START Document passage

At Harvard University in Cambridge, Mass.

Scholastically and financially, the new college did not always fare well. Students with the necessary qualifications for college work were so few that until 1908, the College maintained a preparatory school to boost applicants to the necessary academic level. And in the '80s the school was debt-ridden to the point that the president offered to resign so that his salary might be used to keep Lawrence from buckling.

Lawrence has always been co-educational, though in the Victorian era there were constant dicta forbidding pleasantries between the sexes. One elderly former co-ed remembers the rule banning any Lawrentian gentleman walking with a Lawrentian young lady without a chaperon. The one exception was during a rainstorm in which event the young man could offer to share his umbrella with the girl. "We used to call them our rainbeaus," the lady smiles.

Compulsory Chapel

Pusey, an Episcopalian opposed to a sectarian approach in campus religious life, does work at encouraging the spiritual growth of his students. A course in religion, with philosophy as a possible substitute, is required of all freshmen. And at the weekly convocations, attendance is compulsory. Once a month, a convocation is likely to be of religious nature, with speakers invited from every faith. The convocations are generally not too popular with the students, but Pusey thinks they have a definite value. "I know they kick about going," he says, "and sometimes the programs are poor. But by the time a student is a senior, I think he comes to realize that it has been a very unifying experience." Pusey adds that to establish such a program at Harvard would be almost impossible since there is no auditorium large enough to hold the entire college; and unless attended by the whole student body, the meetings lose much of their effect.

Even more than encouraging a religious atmosphere at Lawrence, Pusey's chief concern has been in recruiting a superior faculty. He has drawn often on Harvard and its graduate schools--six of the 53 active faculty members have a Harvard degree and two more have been engaged for next term.

Near Miss

Pusey, always careful in his screening of prospective teachers, has had only one near fumble. In 1949, he hired by mail a professor from Australia, Robert Peters, whose qualifications on paper were excellent. When the new term began, Roberts had not arrived. Pusey took over his course in ancient history, waiting anxiously for his new professor. After 4 weeks had passed without Peters, student speculation was rife: one story had Peters captured by Australian canibals, another had him washed overboard during his voyage to America. Jaime, Pusey's younger son, then 7, immediately named his imaginary friend "Peters," and the President wished increasingly as the months dragged on that his long overdue employee would turn up. Four years passed and this spring when the errant professor was almost forgotten, a small news item appeared in Milwaukee newspapers. The College of Wooster, with a collective red face, had just discharged one Robert Peters, a fraudulent "professor" with bogus references and no degrees. No one at Lawrence knows why Peters changed his mind about the College, but the incident is always related with a sigh of relief.

Once Pusey has hired an assistant professor, there is not iron rule about promotion. He requests each year a list of publications by the faculty, but as he says, "Out in this part of the country, we put much emphasis on the great teacher concept. I am in no way minimizing scholarship and research, but I can see little value in large volumes of short articles." At Lawrence, where the faculty carries a heavy teaching load, Pusey has been very tolerant about a small published output. Then, too, the College library with its 75,000 volumes is too limited for advanced research. Ideally, however, Pusey prefers to promote professors on a combination of their writing and classroom work.

END Document passage
START Collected data

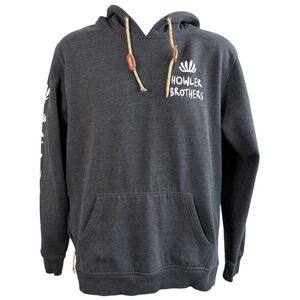 Howler Bros Mens Pull Over Hoodie‎ White Icons Size M Outdoors Camp Bonfire Hike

END Collected data

Exercise 1 >> Copy down everything in the Lawrence article from "At Harvard University" down to "Lawrence from buckling.".
Exercise 2 >> Name each college or university mentioned in the Lawrence article.
Exercise 3 >>
Answer these from the Lawrence article:
(a) Until what year did the College run a preparatory school?
(b) How many of the 53 active faculty members hold a Harvard degree?
(c) How many volumes does the College library have?
The listing comes from a separate source and is unrelated to the Lawrence article.

Reply 1 >>
At Harvard University in Cambridge, Mass.

Scholastically and financially, the new college did not always fare well. Students with the necessary qualifications for college work were so few that until 1908, the College maintained a preparatory school to boost applicants to the necessary academic level. And in the '80s the school was debt-ridden to the point that the president offered to resign so that his salary might be used to keep Lawrence from buckling.

Reply 2 >>
Harvard University
Lawrence
The College of Wooster

Reply 3 >>
(a) 1908
(b) Six
(c) 75,000